The Kremlin statement said that Putin had also met with the top command of his military operation in Ukraine, including Chief of the General Staff Valery Gerasimov, who is in charge of the war, at the Rostov-on-Don command post in southern Russia.

While Putin has largely been exempt from complaints, some of Moscow’s pro-war agitators have seen the nonappearance of senior ministers to the battlefields as evidence they are not strong enough on Ukraine. 

His visits came a day after the International Criminal Court issued an arrest warrant for the Russian leader, accusing him of committing the “war crime” of overseeing the unlawful abduction and deportation of children from Ukraine to Russia.

It said there were reasonable grounds to believe that Putin bore individual responsibility for the crimes, and that he had failed to exercise proper control over subordinates who committed the acts.

Moscow has consistently denied allegations of war crimes, describing them as a “fantasy” aimed at discrediting Russia. Putin’s press secretary Dmitry Peskov rejected the court’s findings. “We do not recognize this court, we do not recognize the jurisdiction of this court.
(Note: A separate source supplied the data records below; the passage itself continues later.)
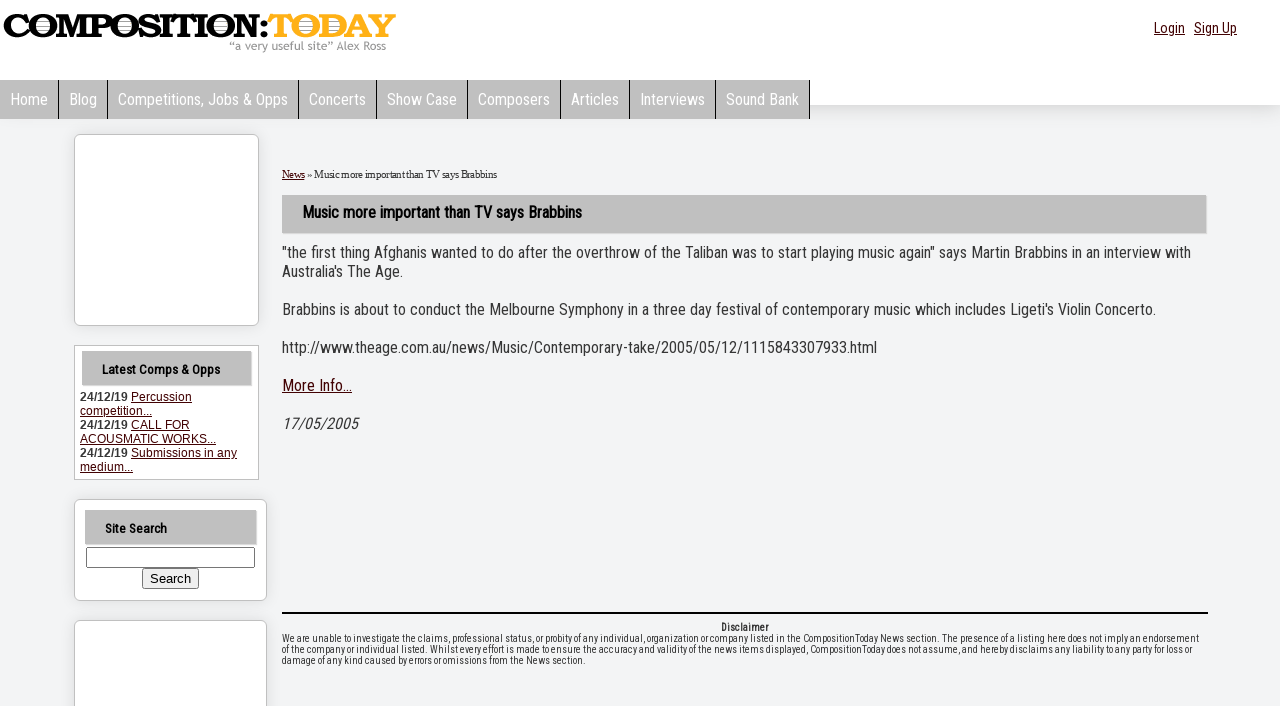

--- FILE ---
content_type: text/html; charset=utf-8
request_url: https://www.google.com/recaptcha/api2/aframe
body_size: 266
content:
<!DOCTYPE HTML><html><head><meta http-equiv="content-type" content="text/html; charset=UTF-8"></head><body><script nonce="wxFF7uONLelS_rexjLNgAg">/** Anti-fraud and anti-abuse applications only. See google.com/recaptcha */ try{var clients={'sodar':'https://pagead2.googlesyndication.com/pagead/sodar?'};window.addEventListener("message",function(a){try{if(a.source===window.parent){var b=JSON.parse(a.data);var c=clients[b['id']];if(c){var d=document.createElement('img');d.src=c+b['params']+'&rc='+(localStorage.getItem("rc::a")?sessionStorage.getItem("rc::b"):"");window.document.body.appendChild(d);sessionStorage.setItem("rc::e",parseInt(sessionStorage.getItem("rc::e")||0)+1);localStorage.setItem("rc::h",'1768983875665');}}}catch(b){}});window.parent.postMessage("_grecaptcha_ready", "*");}catch(b){}</script></body></html>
This is how we treat this,” he said in a Telegram post Friday.

However, “Russia can’t present this as traveling ‘abroad’ in defiance of the ICC,” according to Keir Giles, a senior consulting fellow on Russia and Eurasia at the London think tank Chatham House.

“Crimea and Mariupol are in Ukraine, just temporarily occupied by Russian troops, but to admit that fact would run counter to Moscow’s whole narrative that they should be treated as belonging to Russia,” he said.

“Admitting that a day-trip to Mariupol is a visit to a foreign country would also be an admission that Russia has illegally occupied its neighbor,” he added.

Elsewhere, Yevgeny Prigozhin, a billionaire oligarch who runs the private army the Wagner Group said Saturday that he plans to recruit 30,000 new fighters by mid-May. 

“We have days when we’re recruiting up to 1200 people a day. On average, the number’s oscillating between 500-800 [people] and there’s currently a spike in growth,”  Prighozin said in a statement posted to the Russian social media site VK on Saturday. 

The Wagner group previously recruited convicts from Russian prisons but said it had stopped in January. According to figures from the Russian penal service published in November, the country’s prison population dropped by more than 20,000 between August and November, the largest drop in a decade.